Un terzo elemento chiave è infine quello di innovazione. “(…) garantire professionalità con competenze specifiche sul territorio e sul prodotto – scrive Riccardo Ricci Curbastro, presidente Federdoc – capacità di raccontare in modo gratificante la propria cultura e tradizioni, creare format sempre nuovi e che “sforino”, anche oltre il solo vino”. Sì, perché tra le determinanti della scelta delle mete di viaggio il turista enogastronomico dà oggi importanza alla cultura e alle tradizioni del territorio (46%, a risposte multiple), alla bellezza dei posti (44%) e solo in terza istanza alla “possibilità di degustare prodotti, e visitare relativi luoghi di produzione” (36%).
Il turismo del vino, in altre parole, dovrà in futuro sempre più imparare a rivolgersi non solo agli appassionati, ma anche ai turisti genericamente interessati alla cultura di un territorio.

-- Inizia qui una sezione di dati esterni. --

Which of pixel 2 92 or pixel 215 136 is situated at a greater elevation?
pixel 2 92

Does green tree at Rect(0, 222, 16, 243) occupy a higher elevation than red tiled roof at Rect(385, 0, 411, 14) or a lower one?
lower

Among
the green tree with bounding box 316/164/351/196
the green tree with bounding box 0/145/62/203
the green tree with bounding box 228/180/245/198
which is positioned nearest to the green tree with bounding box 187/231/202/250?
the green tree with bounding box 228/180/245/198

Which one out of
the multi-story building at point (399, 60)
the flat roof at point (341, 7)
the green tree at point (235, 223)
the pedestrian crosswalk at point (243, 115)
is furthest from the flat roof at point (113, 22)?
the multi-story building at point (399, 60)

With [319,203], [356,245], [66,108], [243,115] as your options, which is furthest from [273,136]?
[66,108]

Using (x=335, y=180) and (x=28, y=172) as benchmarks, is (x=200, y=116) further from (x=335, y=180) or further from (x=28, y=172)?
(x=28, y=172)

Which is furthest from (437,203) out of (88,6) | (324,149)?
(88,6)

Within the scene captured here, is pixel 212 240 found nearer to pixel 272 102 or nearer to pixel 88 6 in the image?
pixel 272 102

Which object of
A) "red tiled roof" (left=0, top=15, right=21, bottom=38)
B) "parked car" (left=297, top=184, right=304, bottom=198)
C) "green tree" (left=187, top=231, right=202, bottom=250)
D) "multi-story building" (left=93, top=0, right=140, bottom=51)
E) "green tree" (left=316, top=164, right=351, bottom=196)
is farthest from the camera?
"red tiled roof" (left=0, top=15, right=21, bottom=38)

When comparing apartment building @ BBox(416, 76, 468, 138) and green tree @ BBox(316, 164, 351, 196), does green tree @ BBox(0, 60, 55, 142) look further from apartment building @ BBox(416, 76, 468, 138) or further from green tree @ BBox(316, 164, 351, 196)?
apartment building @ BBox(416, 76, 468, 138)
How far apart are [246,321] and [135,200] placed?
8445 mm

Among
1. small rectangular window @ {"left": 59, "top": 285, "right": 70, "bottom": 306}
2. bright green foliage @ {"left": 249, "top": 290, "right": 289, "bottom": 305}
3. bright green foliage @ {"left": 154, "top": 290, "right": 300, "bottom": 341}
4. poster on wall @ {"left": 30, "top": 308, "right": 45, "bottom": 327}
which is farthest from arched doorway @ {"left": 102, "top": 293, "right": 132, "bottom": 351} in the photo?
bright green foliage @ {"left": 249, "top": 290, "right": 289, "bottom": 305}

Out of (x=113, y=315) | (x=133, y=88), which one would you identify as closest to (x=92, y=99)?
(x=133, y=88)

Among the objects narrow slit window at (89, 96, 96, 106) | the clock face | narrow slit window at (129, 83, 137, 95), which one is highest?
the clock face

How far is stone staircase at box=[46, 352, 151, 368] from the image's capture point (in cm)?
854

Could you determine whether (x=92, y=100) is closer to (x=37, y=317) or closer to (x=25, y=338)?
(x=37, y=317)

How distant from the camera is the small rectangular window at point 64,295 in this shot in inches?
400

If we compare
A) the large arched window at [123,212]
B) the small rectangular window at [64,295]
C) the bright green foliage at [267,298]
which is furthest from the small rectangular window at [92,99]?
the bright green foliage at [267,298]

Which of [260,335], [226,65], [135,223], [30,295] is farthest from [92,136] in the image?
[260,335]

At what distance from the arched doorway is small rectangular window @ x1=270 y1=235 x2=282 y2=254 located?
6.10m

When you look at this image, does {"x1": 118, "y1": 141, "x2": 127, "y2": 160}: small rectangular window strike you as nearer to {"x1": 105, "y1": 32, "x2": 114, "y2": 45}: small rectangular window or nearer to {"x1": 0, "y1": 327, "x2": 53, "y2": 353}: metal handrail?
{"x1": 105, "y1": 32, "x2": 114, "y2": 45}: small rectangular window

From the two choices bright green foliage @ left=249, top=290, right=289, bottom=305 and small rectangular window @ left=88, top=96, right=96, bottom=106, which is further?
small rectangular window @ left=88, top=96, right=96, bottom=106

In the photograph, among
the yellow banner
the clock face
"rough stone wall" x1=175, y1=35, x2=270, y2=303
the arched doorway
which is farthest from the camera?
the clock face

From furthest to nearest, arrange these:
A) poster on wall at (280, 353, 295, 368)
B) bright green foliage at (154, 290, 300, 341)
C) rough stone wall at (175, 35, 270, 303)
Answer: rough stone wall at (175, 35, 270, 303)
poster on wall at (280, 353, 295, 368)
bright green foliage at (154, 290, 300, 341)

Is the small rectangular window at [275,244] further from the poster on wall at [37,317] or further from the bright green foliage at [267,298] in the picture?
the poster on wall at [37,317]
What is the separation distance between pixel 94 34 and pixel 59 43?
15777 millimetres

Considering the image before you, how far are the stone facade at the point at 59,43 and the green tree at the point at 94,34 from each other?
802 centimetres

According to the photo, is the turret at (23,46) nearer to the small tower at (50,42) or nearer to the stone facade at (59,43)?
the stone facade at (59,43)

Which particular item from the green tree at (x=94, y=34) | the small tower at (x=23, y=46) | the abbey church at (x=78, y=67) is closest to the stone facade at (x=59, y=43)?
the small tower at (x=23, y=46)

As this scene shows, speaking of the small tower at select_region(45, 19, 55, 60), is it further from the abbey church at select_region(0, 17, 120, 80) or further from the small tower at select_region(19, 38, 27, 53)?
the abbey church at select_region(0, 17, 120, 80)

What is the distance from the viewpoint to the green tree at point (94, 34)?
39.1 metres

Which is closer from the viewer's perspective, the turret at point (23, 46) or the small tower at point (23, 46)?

Spazio dunque non più solo alle tradizionali degustazioni, ma per esempio ai dog-trekking tra le vigne di Franciacorta, piuttosto che al fenomeno delle “family wineries”, dove anche i bambini vengono accolti in cantina con attività appositamente studiate per loro. E soprattutto, al desiderio dei turisti italiani: il 68% vorrebbe che l’Italia avesse un museo nazionale dedicato alla sua ricchezza enogastronomica.